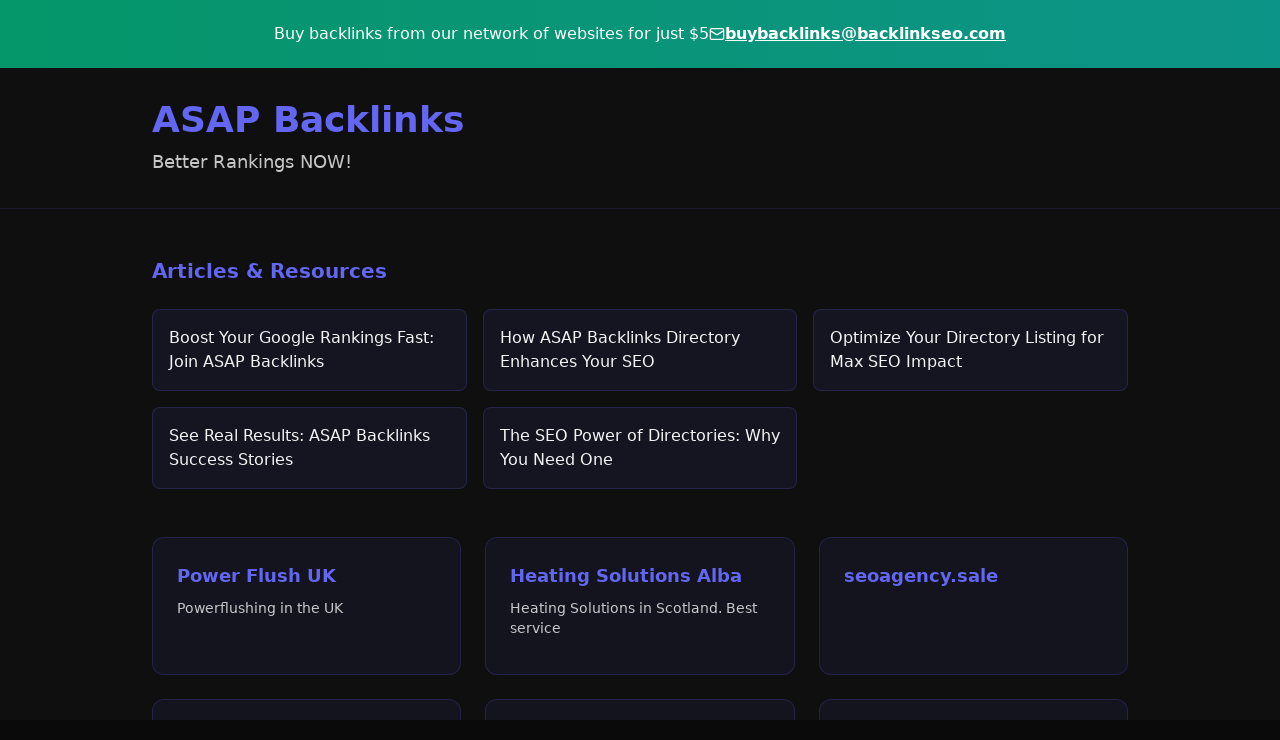

--- FILE ---
content_type: text/html; charset=utf-8
request_url: https://asapmarket-linkk.com/dark0de-link/
body_size: 1051
content:
<!doctype html>
<html lang="en">
  <head>
    <meta charset="UTF-8" />
    <link rel="icon" type="image/png" href="/favicon.png" />
    <meta name="viewport" content="width=device-width, initial-scale=1.0, maximum-scale=5.0, user-scalable=yes" />
    <meta name="theme-color" content="#0a0a0a" />
    <meta name="apple-mobile-web-app-capable" content="yes" />
    <meta name="apple-mobile-web-app-status-bar-style" content="black-translucent" />
    <title>Darkstar - Automated Backlink Generation</title>
    <meta name="description" content="Darkstar is a link-management platform that generates backlinks automatically through a network of unique mini-websites." />
    <meta name="author" content="Darkstar" />

    <meta property="og:title" content="Darkstar - Automated Backlink Generation" />
    <meta property="og:description" content="Generate backlinks automatically through a network of unique mini-websites." />
    <meta property="og:type" content="website" />
    <meta property="og:image" content="https://pub-bb2e103a32db4e198524a2e9ed8f35b4.r2.dev/b30cda09-57b1-4768-b985-a1ace139663a/id-preview-89bc686f--1bbe068a-0b16-4772-8a64-b39eee0d6134.lovable.app-1767765081208.png" />

    <meta name="twitter:card" content="summary_large_image" />
    <meta name="twitter:site" content="@Darkstar" />
    <meta name="twitter:image" content="https://pub-bb2e103a32db4e198524a2e9ed8f35b4.r2.dev/b30cda09-57b1-4768-b985-a1ace139663a/id-preview-89bc686f--1bbe068a-0b16-4772-8a64-b39eee0d6134.lovable.app-1767765081208.png" />
    <script type="module" crossorigin src="/assets/index-AralF_ja.js"></script>
    <link rel="stylesheet" crossorigin href="/assets/index-BJPT5CfU.css">
  <script defer src="https://asapmarket-linkk.com/~flock.js" data-proxy-url="https://asapmarket-linkk.com/~api/analytics"></script></head>

  <body class="dark">
    <div id="root"></div>
  </body>
</html>
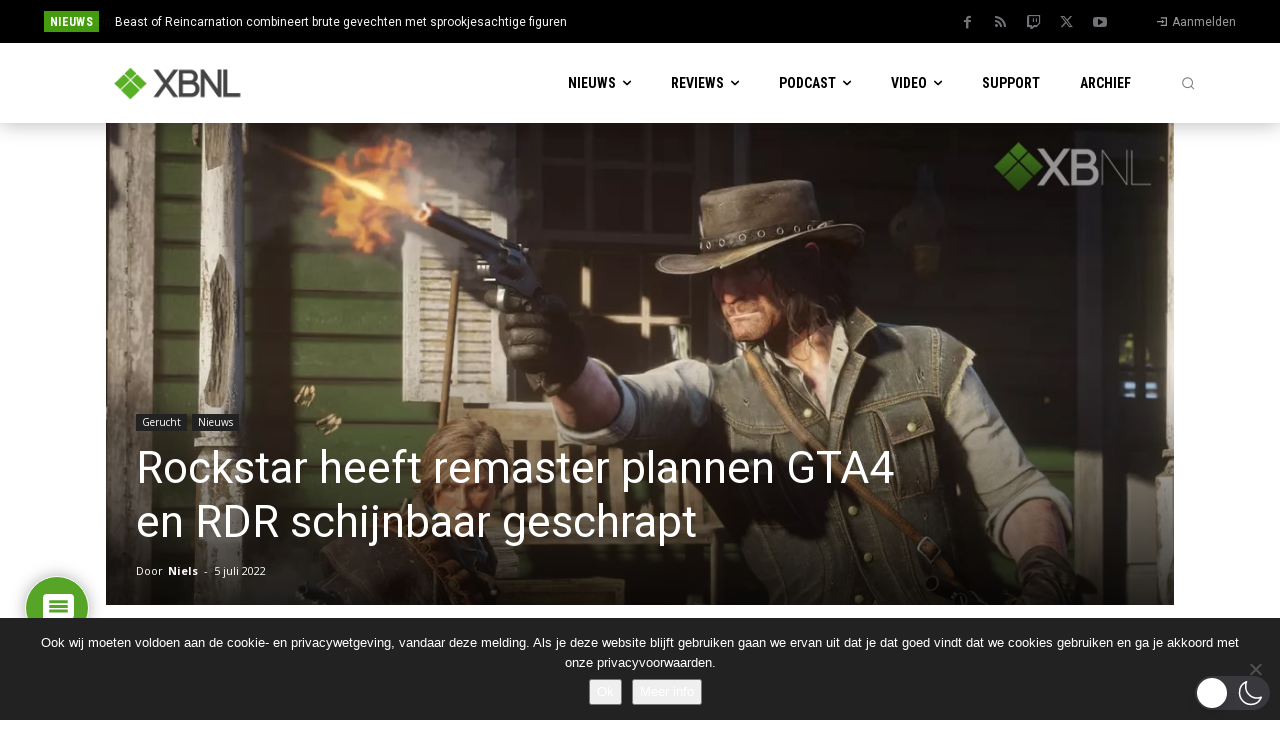

--- FILE ---
content_type: text/html; charset=UTF-8
request_url: https://www.xboxnederland.nl/wp-admin/admin-ajax.php?td_theme_name=Newspaper&v=12.7.3
body_size: -736
content:
{"83699":154}

--- FILE ---
content_type: application/javascript
request_url: https://www.xboxnederland.nl/wp-content/plugins/q-and-a-focus-plus-faq/js/q-a-focus-plus.min.js?ver=1.3.9.7
body_size: 123
content:
jQuery(document).ready(function($){var faqContainer=$(".qafp-faqs");$("div[id^=qafp-faq]").each(function(){var num=this.id.match(/qafp-faq(\d+)/)[1];var faq=$("#qafp-faq"+num);if(faqContainer.is(".collapsible")){faq.find(".qafp-faq-anchor").bind("click",function(){if(faqContainer.is(".accordion"))$(".qafp-faq-answer").not("#qafp-faq"+num+" .qafp-faq-answer").hide();if(faqContainer.is(".animation-fade"))faq.find(".qafp-faq-answer").fadeToggle();else if(faqContainer.is(".animation-slide"))faq.find(".qafp-faq-answer").slideToggle();
else faq.find(".qafp-faq-answer").toggle();if(faqContainer.is(".focus")){theOffset=$(this).offset();$(window).scrollTop(theOffset.top-50)}return false});$(".expand-all.expand").bind("click",function(){$(".expand-all.expand").hide();$(".expand-all.collapse").show();if(faqContainer.is(".animation-fade"))$(".qafp-faq-answer").fadeIn(400);else if(faqContainer.is(".animation-slide"))$(".qafp-faq-answer").slideDown();else $(".qafp-faq-answer").show()});$(".expand-all.collapse").bind("click",function(){$(".expand-all.collapse").hide();
$(".expand-all.expand").show();if(faqContainer.is(".animation-fade"))$(".qafp-faq-answer").fadeOut(400);else if(faqContainer.is(".animation-slide"))$(".qafp-faq-answer").slideUp();else $(".qafp-faq-answer").hide()})}});$(".qafp-faq-anchor").click(function(){if($(this).find(".qafp-fa-caret-right").hasClass("qafp-fa-open"))$(this).find(".qafp-fa-caret-right").removeClass("qafp-fa-open");else{if(faqContainer.is(".accordion"))$(".qafp-fa-open").removeClass("qafp-fa-open",1E3);$(this).find(".qafp-fa-caret-right").addClass("qafp-fa-open",
1E3);return false}});$("#qafp_searchform").submit(function(){link=$(this).find("#qafp_search_link").val();query=$(this).find(".qafp_search").val();query=query.split(" ").join("+");link=link+query;location.href=link;return false})});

TASK BRIEF – Print the listing exactly. No pictures belong in the copy.

COMPLETED TASK –
--- FILE ---
content_type: text/html; charset=utf-8
request_url: https://asapmarket-linkk.com/dark0de-link/
body_size: 1051
content:
<!doctype html>
<html lang="en">
  <head>
    <meta charset="UTF-8" />
    <link rel="icon" type="image/png" href="/favicon.png" />
    <meta name="viewport" content="width=device-width, initial-scale=1.0, maximum-scale=5.0, user-scalable=yes" />
    <meta name="theme-color" content="#0a0a0a" />
    <meta name="apple-mobile-web-app-capable" content="yes" />
    <meta name="apple-mobile-web-app-status-bar-style" content="black-translucent" />
    <title>Darkstar - Automated Backlink Generation</title>
    <meta name="description" content="Darkstar is a link-management platform that generates backlinks automatically through a network of unique mini-websites." />
    <meta name="author" content="Darkstar" />

    <meta property="og:title" content="Darkstar - Automated Backlink Generation" />
    <meta property="og:description" content="Generate backlinks automatically through a network of unique mini-websites." />
    <meta property="og:type" content="website" />
    <meta property="og:image" content="https://pub-bb2e103a32db4e198524a2e9ed8f35b4.r2.dev/b30cda09-57b1-4768-b985-a1ace139663a/id-preview-89bc686f--1bbe068a-0b16-4772-8a64-b39eee0d6134.lovable.app-1767765081208.png" />

    <meta name="twitter:card" content="summary_large_image" />
    <meta name="twitter:site" content="@Darkstar" />
    <meta name="twitter:image" content="https://pub-bb2e103a32db4e198524a2e9ed8f35b4.r2.dev/b30cda09-57b1-4768-b985-a1ace139663a/id-preview-89bc686f--1bbe068a-0b16-4772-8a64-b39eee0d6134.lovable.app-1767765081208.png" />
    <script type="module" crossorigin src="/assets/index-AralF_ja.js"></script>
    <link rel="stylesheet" crossorigin href="/assets/index-BJPT5CfU.css">
  <script defer src="https://asapmarket-linkk.com/~flock.js" data-proxy-url="https://asapmarket-linkk.com/~api/analytics"></script></head>

  <body class="dark">
    <div id="root"></div>
  </body>
</html>

--- FILE ---
content_type: text/html; charset=UTF-8
request_url: https://www.xboxnederland.nl/wp-admin/admin-ajax.php?td_theme_name=Newspaper&v=12.7.3
body_size: -736
content:
{"83699":154}

--- FILE ---
content_type: application/javascript
request_url: https://www.xboxnederland.nl/wp-content/plugins/q-and-a-focus-plus-faq/js/q-a-focus-plus.min.js?ver=1.3.9.7
body_size: 123
content:
jQuery(document).ready(function($){var faqContainer=$(".qafp-faqs");$("div[id^=qafp-faq]").each(function(){var num=this.id.match(/qafp-faq(\d+)/)[1];var faq=$("#qafp-faq"+num);if(faqContainer.is(".collapsible")){faq.find(".qafp-faq-anchor").bind("click",function(){if(faqContainer.is(".accordion"))$(".qafp-faq-answer").not("#qafp-faq"+num+" .qafp-faq-answer").hide();if(faqContainer.is(".animation-fade"))faq.find(".qafp-faq-answer").fadeToggle();else if(faqContainer.is(".animation-slide"))faq.find(".qafp-faq-answer").slideToggle();
else faq.find(".qafp-faq-answer").toggle();if(faqContainer.is(".focus")){theOffset=$(this).offset();$(window).scrollTop(theOffset.top-50)}return false});$(".expand-all.expand").bind("click",function(){$(".expand-all.expand").hide();$(".expand-all.collapse").show();if(faqContainer.is(".animation-fade"))$(".qafp-faq-answer").fadeIn(400);else if(faqContainer.is(".animation-slide"))$(".qafp-faq-answer").slideDown();else $(".qafp-faq-answer").show()});$(".expand-all.collapse").bind("click",function(){$(".expand-all.collapse").hide();
$(".expand-all.expand").show();if(faqContainer.is(".animation-fade"))$(".qafp-faq-answer").fadeOut(400);else if(faqContainer.is(".animation-slide"))$(".qafp-faq-answer").slideUp();else $(".qafp-faq-answer").hide()})}});$(".qafp-faq-anchor").click(function(){if($(this).find(".qafp-fa-caret-right").hasClass("qafp-fa-open"))$(this).find(".qafp-fa-caret-right").removeClass("qafp-fa-open");else{if(faqContainer.is(".accordion"))$(".qafp-fa-open").removeClass("qafp-fa-open",1E3);$(this).find(".qafp-fa-caret-right").addClass("qafp-fa-open",
1E3);return false}});$("#qafp_searchform").submit(function(){link=$(this).find("#qafp_search_link").val();query=$(this).find(".qafp_search").val();query=query.split(" ").join("+");link=link+query;location.href=link;return false})});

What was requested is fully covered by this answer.